An issue where a "" dropdown menu can be used to cover location bar content, resulting in potential spoofing attacks. This attack requires e10s to be enabled in order to function. This vulnerability affects Firefox < 50.

CVE-2016-5291 (v3: 5.5) 11 Jun 2018

A same-origin policy bypass with local shortcut files to load arbitrary local content from disk. This vulnerability affects Thunderbird < 45.5, Firefox ESR < 45.5, and Firefox < 50.

CVE-2016-5292 (v3: 6.5) 11 Jun 2018

During URL parsing, a maliciously crafted URL can cause a potentially exploitable crash.
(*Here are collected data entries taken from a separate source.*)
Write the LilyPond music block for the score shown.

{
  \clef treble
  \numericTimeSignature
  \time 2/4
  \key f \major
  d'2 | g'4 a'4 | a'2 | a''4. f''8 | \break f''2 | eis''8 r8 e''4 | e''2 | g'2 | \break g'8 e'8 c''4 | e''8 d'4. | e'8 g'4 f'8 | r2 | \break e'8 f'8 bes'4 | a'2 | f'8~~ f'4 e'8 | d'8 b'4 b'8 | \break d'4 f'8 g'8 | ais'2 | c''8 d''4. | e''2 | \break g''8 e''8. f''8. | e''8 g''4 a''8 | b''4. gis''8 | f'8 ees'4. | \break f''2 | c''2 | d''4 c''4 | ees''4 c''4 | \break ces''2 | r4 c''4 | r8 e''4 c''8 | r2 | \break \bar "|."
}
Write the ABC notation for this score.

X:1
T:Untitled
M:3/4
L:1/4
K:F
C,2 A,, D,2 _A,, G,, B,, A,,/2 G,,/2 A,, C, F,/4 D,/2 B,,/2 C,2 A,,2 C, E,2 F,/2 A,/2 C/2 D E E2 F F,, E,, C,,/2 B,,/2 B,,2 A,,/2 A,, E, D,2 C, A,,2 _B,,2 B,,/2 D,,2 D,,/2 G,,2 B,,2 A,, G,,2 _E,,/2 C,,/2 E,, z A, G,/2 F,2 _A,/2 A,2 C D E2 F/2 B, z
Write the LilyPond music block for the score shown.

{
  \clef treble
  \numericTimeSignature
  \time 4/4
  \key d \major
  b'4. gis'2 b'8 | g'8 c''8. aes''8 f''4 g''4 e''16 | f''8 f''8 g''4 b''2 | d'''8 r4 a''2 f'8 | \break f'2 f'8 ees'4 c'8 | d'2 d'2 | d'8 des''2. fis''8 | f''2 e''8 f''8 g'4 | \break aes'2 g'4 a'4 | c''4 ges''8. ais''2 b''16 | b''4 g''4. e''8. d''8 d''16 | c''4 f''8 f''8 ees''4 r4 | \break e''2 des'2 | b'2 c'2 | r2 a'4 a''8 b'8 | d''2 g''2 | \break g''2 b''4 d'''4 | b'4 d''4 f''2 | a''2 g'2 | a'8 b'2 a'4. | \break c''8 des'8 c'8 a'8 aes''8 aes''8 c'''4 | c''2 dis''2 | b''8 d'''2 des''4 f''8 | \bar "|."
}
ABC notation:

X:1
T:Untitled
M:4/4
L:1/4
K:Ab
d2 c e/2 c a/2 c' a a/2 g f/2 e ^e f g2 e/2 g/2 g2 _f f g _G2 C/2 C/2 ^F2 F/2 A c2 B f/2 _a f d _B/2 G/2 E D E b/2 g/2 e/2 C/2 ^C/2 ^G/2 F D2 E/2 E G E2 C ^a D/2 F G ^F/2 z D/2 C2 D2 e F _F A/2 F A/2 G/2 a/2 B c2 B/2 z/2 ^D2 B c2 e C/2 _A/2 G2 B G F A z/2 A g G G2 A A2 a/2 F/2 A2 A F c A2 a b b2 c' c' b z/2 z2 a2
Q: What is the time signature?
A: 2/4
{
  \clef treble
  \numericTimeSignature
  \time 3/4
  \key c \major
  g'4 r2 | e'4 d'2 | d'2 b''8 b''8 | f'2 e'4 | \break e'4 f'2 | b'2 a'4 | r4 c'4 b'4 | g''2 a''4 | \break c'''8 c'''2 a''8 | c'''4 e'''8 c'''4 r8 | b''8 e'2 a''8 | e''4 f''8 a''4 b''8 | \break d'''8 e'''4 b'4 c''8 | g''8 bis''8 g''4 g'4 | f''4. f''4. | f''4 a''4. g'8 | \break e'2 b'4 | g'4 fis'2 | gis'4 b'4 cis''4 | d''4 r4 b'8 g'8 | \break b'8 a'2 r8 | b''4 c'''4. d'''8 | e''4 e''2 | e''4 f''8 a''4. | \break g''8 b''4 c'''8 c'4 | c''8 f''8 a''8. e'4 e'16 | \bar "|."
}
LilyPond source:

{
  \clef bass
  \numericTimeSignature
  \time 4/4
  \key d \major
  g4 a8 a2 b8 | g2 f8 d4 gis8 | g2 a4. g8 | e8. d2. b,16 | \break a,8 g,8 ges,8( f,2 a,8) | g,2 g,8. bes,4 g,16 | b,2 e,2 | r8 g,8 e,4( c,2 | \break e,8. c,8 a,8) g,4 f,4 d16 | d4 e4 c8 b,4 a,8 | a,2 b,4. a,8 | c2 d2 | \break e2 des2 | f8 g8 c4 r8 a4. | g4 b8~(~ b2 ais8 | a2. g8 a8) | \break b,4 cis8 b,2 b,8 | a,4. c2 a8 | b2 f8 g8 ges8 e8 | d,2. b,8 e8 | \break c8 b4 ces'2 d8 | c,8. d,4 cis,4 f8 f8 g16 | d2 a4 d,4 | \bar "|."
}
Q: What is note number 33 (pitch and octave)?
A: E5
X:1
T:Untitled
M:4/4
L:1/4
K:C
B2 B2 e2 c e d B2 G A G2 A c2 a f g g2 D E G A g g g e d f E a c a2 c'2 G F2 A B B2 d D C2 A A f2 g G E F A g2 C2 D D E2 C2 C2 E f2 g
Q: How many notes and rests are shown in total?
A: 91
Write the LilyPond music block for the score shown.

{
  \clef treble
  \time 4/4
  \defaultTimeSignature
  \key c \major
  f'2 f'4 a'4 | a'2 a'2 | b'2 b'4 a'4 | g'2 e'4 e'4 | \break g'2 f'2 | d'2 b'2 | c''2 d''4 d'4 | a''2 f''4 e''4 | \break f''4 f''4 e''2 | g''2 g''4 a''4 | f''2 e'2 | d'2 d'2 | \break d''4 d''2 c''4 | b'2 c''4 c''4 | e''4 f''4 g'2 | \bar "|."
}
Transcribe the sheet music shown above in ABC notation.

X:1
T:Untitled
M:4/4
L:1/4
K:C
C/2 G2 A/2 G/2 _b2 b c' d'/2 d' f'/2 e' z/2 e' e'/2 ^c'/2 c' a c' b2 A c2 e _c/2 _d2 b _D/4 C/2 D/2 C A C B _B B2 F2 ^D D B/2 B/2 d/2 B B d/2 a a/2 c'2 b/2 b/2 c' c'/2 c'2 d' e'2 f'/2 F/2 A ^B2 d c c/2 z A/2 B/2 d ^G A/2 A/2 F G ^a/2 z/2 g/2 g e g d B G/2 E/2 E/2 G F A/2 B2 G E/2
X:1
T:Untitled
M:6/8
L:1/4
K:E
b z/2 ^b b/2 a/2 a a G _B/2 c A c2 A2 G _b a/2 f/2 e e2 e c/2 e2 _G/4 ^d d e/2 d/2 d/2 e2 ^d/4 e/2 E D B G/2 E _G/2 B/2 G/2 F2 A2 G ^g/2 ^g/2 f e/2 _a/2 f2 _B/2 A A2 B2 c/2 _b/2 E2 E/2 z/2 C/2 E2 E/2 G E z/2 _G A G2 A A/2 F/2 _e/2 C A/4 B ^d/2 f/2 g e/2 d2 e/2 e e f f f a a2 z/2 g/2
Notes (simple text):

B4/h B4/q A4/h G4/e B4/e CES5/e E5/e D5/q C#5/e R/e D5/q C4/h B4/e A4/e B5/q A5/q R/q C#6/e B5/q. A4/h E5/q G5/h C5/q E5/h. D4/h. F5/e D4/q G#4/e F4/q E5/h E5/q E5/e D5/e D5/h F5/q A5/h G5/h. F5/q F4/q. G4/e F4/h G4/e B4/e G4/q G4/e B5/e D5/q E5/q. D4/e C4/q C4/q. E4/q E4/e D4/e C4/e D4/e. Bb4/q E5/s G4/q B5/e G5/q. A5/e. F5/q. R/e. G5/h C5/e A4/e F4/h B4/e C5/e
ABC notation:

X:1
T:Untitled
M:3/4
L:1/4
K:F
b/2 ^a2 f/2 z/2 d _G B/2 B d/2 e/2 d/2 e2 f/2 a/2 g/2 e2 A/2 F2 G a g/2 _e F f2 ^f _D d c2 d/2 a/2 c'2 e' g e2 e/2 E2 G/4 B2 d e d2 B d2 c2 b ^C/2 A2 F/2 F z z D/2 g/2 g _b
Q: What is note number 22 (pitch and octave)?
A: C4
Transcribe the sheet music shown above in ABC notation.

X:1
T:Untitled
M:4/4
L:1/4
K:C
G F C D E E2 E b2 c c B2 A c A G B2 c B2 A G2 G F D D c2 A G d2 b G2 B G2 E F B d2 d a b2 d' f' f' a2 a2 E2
This vulnerability affects Firefox < 50.

CVE-2016-5272 (v3: 8.8) 22 Sep 2016

The nsImageGeometryMixin class in Mozilla Firefox before 49.0, Firefox ESR 45.x before 45.4, and Thunderbird < 45.4 does not properly perform a cast of an unspecified variable during handling of INPUT elements, which allows remote attackers to execute arbitrary code via a crafted web site.

CVE-2016-5284 (v3: 7.4) 22 Sep 2016

Mozilla Firefox before 49.0, Firefox ESR 45.x before 45.4, and Thunderbird < 45.4 rely on unintended expiration dates for Preloaded Public Key Pinning, which allows man-in-the-middle attackers to spoof add-on updates by leveraging possession of an X.509 server certificate for addons.mozilla.org signed by an arbitrary built-in Certification Authority.

CVE-2016-5251 (v3: 4.3) 5 Aug 2016

Mozilla Firefox before 48.0 allows remote attackers to spoof the location bar via crafted characters in the media type of a data: URL.

CVE-2015-7211 (v2: 5) 16 Dec 2015

Mozilla Firefox before 43.0 mishandles the # (number sign) character in a data: URI, which allows remote attackers to spoof web sites via unspecified vectors.

CVE-2015-2727 (v2: 6.8) 6 Jul 2015

Mozilla Firefox 38.0 and Firefox ESR 38.0 allow user-assisted remote attackers to read arbitrary files or execute arbitrary JavaScript code with chrome privileges via a crafted web site that is accessed with unspecified mouse and keyboard actions. NOTE: this vulnerability exists because of a CVE-2015-0821 regression.